Text block:
My investment beliefs and portfolio
How I codified my investment beliefs
When people know you're into finance and investing, they tend to ask what your favorite trade or investment is. I always feel a little odd answering the question, because I never have a cool stock or trade to share (as much as I am dying to short TSLA right now). Instead, I tell them the truth: a couple years ago I developed my own investment guidelines and principles that I used to create a long term portfolio of 10 equally weighted low fee index ETFs. Each index is something I believe in, over a 10 year time horizon, although I attempt to achieve different things with different funds. Every year, I invest a little more, quasi-rebalancing by investing in the funds that are the most underweighted. I rarely make more than 3 trades a year, and they're usually always buys.
It's actually mind numbingly boring, and most people are sorry they asked by the time I tell them how little I trade. But, I'm guessing that if you're reading this, you're on the same page. By sharing this I hope you'll poke holes in my theories, share your own portfolios and goals, and help me to be a better investor in general.
Note: The document that follows is essentially a verbatim copy of the investment guidelines document I wrote for myself two years ago, in 2015. I structured it as if I were pitching the ideas to other investors. If I'm investing my own money, I need to be able to articulate and sell the benefits of my investment guidelines and portfolio. I use Personal Capital to keep track of my portfolio and check my allocation from time to time.
Real Finance Guy Core Investment Beliefs
tl;dr: The activities and creativity of humanity will continue to create perpetual, but uneven growth for the foreseeable future.
Since 1950, world GDP has grown from $5 trillion to well over $50 trillion in 2010, a compound growth rate of over 3.5%. Although that number may not appear very impressive, it belies significant variations in the growth rate between different regions, countries, economies and industries. Compounded over time, this relatively modest growth rate has led to a massive increase in world GDP.

Tasks to perform:
• 1. In the investment beliefs text, what does the long-term portfolio consist of?
• 2. Revise the investment beliefs text by writing out everything from "Note: The document" down to "the foreseeable future.", with "humanity" changed to "human society".
Rely solely on the investment beliefs text when answering.

Page-level text extractions:
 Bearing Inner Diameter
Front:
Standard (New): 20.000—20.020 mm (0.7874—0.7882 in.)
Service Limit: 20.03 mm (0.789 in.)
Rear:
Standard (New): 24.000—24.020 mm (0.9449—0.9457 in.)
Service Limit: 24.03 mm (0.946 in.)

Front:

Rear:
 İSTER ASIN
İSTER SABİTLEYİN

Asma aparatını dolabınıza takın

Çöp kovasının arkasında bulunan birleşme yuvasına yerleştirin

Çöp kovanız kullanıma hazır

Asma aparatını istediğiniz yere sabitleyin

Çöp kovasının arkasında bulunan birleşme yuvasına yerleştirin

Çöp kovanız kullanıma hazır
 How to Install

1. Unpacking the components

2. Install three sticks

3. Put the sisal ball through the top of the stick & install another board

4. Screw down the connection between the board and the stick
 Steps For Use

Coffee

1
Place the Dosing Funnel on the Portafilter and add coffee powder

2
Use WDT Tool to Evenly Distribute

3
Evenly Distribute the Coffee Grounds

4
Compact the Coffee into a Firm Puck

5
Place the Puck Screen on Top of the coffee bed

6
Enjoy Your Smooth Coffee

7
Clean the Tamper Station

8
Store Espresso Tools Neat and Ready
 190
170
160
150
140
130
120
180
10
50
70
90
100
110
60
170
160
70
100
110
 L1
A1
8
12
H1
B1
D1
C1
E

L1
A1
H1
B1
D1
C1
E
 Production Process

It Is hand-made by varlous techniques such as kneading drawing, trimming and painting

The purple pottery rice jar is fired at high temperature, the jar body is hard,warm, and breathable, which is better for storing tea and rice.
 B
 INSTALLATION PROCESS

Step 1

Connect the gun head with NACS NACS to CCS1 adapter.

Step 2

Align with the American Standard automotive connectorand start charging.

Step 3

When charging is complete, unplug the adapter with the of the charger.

Expected results:
• 1. It consists of 10 equally weighted low fee index ETFs.

• 2.
Note: The document that follows is essentially a verbatim copy of the investment guidelines document I wrote for myself two years ago, in 2015. I structured it as if I were pitching the ideas to other investors. If I'm investing my own money, I need to be able to articulate and sell the benefits of my investment guidelines and portfolio. I use Personal Capital to keep track of my portfolio and check my allocation from time to time.
Real Finance Guy Core Investment Beliefs
tl;dr: The activities and creativity of human society will continue to create perpetual, but uneven growth for the foreseeable future.